Edward just fell to the ground and twitched for a few minutes while Vegeta and Nappa laughed at the eunuch. As he got up Edward tried to sucker punch Vegeta, but Vegeta caught his arm and tore it off.
While Vegeta was beating Edward over the head his dismembered arm, Nappa was yelling, "stop hitting yourself! Stop hitting yourself!"
During the severe beating Edward fell down to the ground. Then Vegeta walked up and stepped on his chest crushing his ribs.

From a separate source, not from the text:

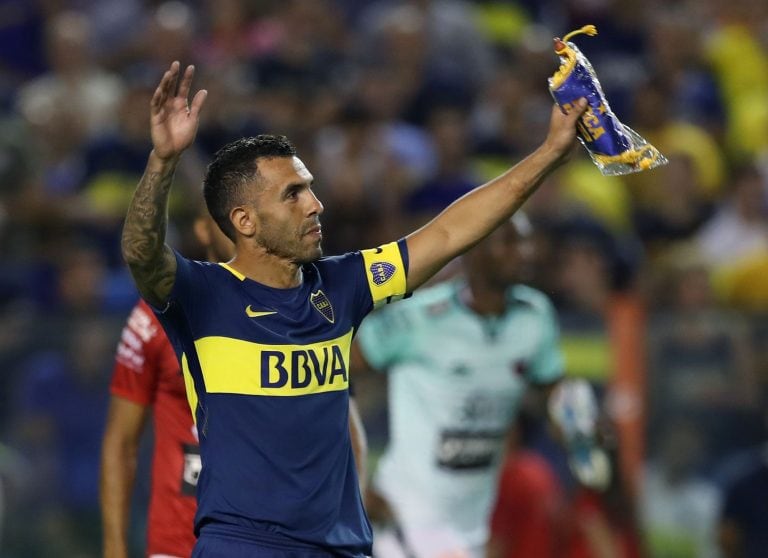 Boca Juniors' Carlos Tevez (R) holds up the team standard after their Argentina First Division Superliga football match against Colon at La Bombonera stadium, in Buenos Aires, on September 27, 2018.
Carlos Tevez returned to Boca Juniors after cutting short a spell with Chinese Super League side Shanghai Shenhua. / AFP PHOTO / ALEJANDRO PAGNI cancha de boca juniors carlos tevez campeonato torneo superliga de primera division futbol futbolistas partido boca juniors union de santa fe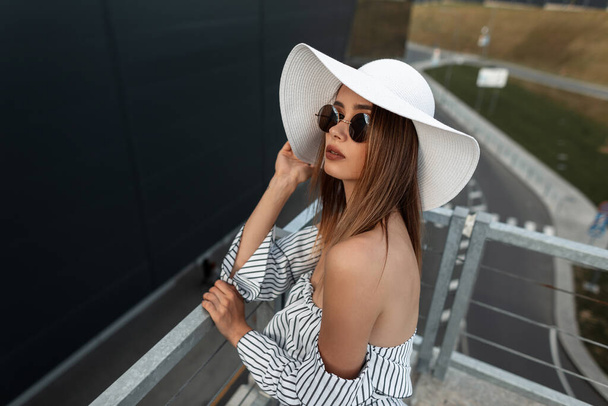 Stylish beautiful young girl in trendy summer clothes with a hat, glasses and a fashion striped top stands near a modern building in the city - Photo, Image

Vegeta then pounded his foot into the boys chest until he the ribs were completely broken. Then to his surprise he heard a squeak come from the impact.
"What the fuck," Vegeta asked in amazement.
Then he repeatedly hit Edward producing the squeaking sound over and over again in amusement.
Vegeta chuckled and told Nappa, "if you hit him hard enough you can play a song."
As he played a little tune using Edwards squeaks of pain he looked at Nappa and said laughing, "I don't even know what that's from."
"I think it's Tetris Vegeta," Nappa replied energetically.
"Isn't that what you get from cutting yourself with rusty metal," Vegeta asked.
"No," Nappa said with excitement, "That's Aids."
"I hate you Nappa."
After a few moments watching the so called "vampire" scream in agony they both retreated to the comfort of their soundproof space pods. They took off with amazing speed and headed for the comfort of a safe orbit. Once there Vegeta opened his pod and blew up the planet with his patented Galick Gun attack. He then closed the door to his pod, but was shocked at what he saw happening. The entire planet was coming back together. He came to the inevitable conclusion that the Twilight Saga was just too stupid to die. Fucking fan girls.